De acordo com o site Earth News, os pesquisadores Rotem Monsa, Aviv Zohar e Shahar Arzy, da Universidade Hebraica de Jerusalém, conduziram um estudo sobre o tema. “O GPT-4 foi treinado com uma enorme quantidade de textos escritos por humanos. A equipe se perguntou se ele também teria aprendido a estrutura subjacente da personalidade humana”, explica o site.
O time de pesquisadores deu passagens de dois livros para o ChatGPT-4 One: o DSM-5, manual usado por psiquiátricas para diagnosticar doenças mentais, e o popular guia de astrologia, O Único Livro de Astrologia que Você Vai Precisar. Os livros foram escolhidos por causa das suas descrições ricas de personalidades.

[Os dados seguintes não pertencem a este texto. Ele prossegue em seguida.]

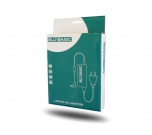 voor-asus-90w-19v-4-74-a-connector-5-5-x-2-5mm-rond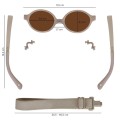 Okulary-przeciwsłoneczne-Dooky-Gili-2w1-BEIGE-0-3l-3.jpg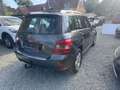 Mercedes-Benz GLK 220 CDI 4MATIC BlueEFFICIENCY*Automatik* Bleu - thumbnail 6
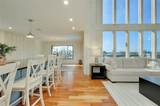 1089 Bayshore Drive - Photo 8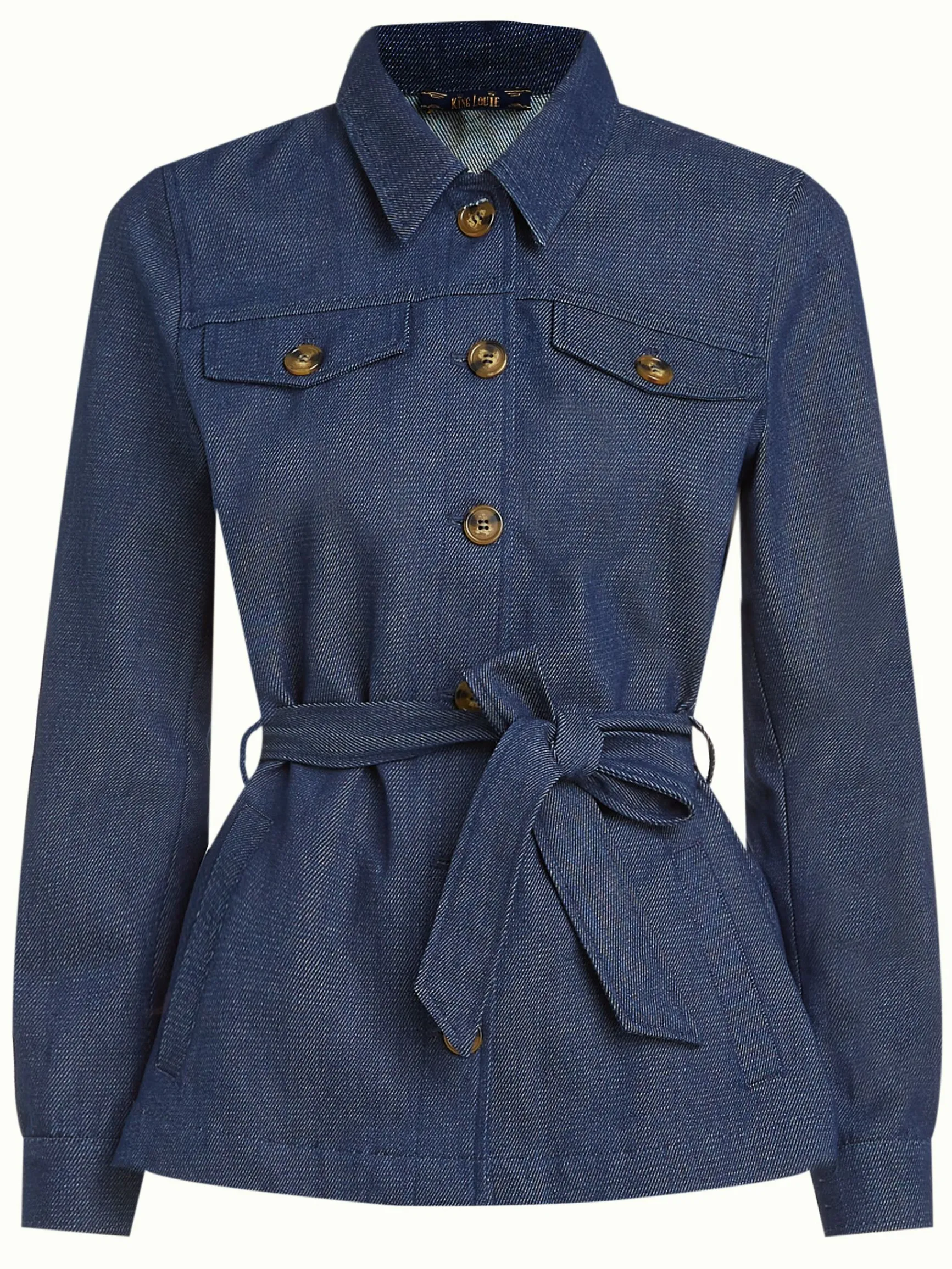 lia_jacket_hennite_3.webp DAMES King Louie Lia Jacket Hennite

ChatGPT criou testes de personalidade
O GPT-4 escreveu 50 frases baseadas no primeiro e 60 baseadas no segundo, então o estudo recrutou 600* adultos dos Estados Unidos e do Reino Unido para participarem. Eles tinham que avaliar cada frase com 1 (discordo fortemente) a 5 (concordo fortemente). Além de responderem aos testes criados pela IA, os participantes também responderam questões dos pesquisadores sobre suas vidas, sobre temas como satisfação pessoal, ansiedade, depressão, emprego, status marital, visões políticas, etc.
*Desses 600, os pesquisadores excluíram 12 pessoas que falharem em testes de atenção ou que terminaram os questionários rápido demais.
Daí, os pesquisadores compararam os resultados dos testes de personalidade do ChatGPT com o que os participantes relataram sobre suas vidas. “Não esperávamos que os itens individuais fossem capazes de prever resultados na vida real tão bem quanto os itens do questionário baseado no DSM e do Inventário dos Cinco Grandes”, afirmou um dos pesquisadores, Rotem Monsa, ao Earth.com.